2. That appeal is not before this court in the instant case.
3. Code of Civil Procedure section 904.1, subdivision (a)(7) provides that an appeal may be taken from "an order appointing a receiver." At oral argument, Finnegan argued that the City filed its respondent's brief too late. The City, however, filed a motion seeking relief from default, which this court granted.
4. Health and Safety Code section 17980.6 provides, in part: "If any building is maintained in a manner that violates any provisions of this part, the building standards published in the State Building Standards Code relating to the provisions of this part, any other rule or regulation adopted pursuant to the provisions of this part, or any provision in a local ordinance that is similar to a provision in this part, and the violations are so extensive and of such a nature that the health and safety of residents or the public is substantially endangered, the enforcement agency may issue an order or notice to repair or abate pursuant to this part."

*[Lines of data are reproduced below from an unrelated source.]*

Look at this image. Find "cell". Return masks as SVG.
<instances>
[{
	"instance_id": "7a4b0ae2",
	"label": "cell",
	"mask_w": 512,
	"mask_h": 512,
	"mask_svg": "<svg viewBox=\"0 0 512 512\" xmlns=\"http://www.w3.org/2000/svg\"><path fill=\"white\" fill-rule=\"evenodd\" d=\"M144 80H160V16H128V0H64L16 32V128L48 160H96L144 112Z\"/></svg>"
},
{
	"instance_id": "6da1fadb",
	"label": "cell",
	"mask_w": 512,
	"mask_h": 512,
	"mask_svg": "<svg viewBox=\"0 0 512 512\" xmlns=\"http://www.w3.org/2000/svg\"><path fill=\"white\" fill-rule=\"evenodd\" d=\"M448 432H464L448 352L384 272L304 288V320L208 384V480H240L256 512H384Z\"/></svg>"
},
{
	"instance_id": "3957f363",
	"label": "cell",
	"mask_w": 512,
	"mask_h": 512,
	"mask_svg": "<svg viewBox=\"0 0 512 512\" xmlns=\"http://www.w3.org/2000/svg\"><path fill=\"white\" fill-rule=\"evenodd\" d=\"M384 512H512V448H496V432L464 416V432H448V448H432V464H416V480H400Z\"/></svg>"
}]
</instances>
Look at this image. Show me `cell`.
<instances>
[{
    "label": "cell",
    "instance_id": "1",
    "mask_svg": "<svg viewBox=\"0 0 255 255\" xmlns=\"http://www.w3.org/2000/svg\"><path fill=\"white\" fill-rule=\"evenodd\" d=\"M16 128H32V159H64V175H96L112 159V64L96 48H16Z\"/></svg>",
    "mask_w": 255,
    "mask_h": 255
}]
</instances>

5. "[Health and Safety Code s]ection 17980.7 picks up where section 17980.6 leaves off, providing in relevant part: `If the owner fails to comply within a reasonable time with the terms of the order or notice issued pursuant to Section 17980.6, the following provisions shall apply: [¶] . . . [¶] (c) The enforcement agency, tenant, or tenant association or organization may seek and the court may order, the appointment of a receiver for the substandard building pursuant to this subdivision. In its petition to the court, the enforcement agency, tenant, or tenant association or organization shall include proof that notice of the petition was served not less than three days prior to filing the petition . . . to all persons with a recorded interest in the real property upon which the substandard building exists. . . .' (§ 17980.7[, subd.] (c).) In deciding whether to appoint a receiver, `the court shall consider whether the owner has been afforded a reasonable opportunity to correct the conditions cited in the notice of violation.' (§ 17980.7, subd. (c)(1).)" (City of Santa Monica v. Gonzalez, supra, 43 Cal.4th at p. 920.) Finnegan does not argue that the notice requirements of Health and Safety Code section 17980.7 were not met.
6. Finnegan also argues in his opening brief that "[c]ommon sense mandates that the Appellate Division should first be allowed to determine the outcome of the stated causes." He further argues: "The Orange County Superior Court Appellate Division has current jurisdiction over the parties and the subject matter, the first court to assume jurisdiction has exclusive and continuing jurisdiction until all related matters have been resolved. The second action must be abated." Finnegan does not provide any relevant legal authority or analysis to support that argument.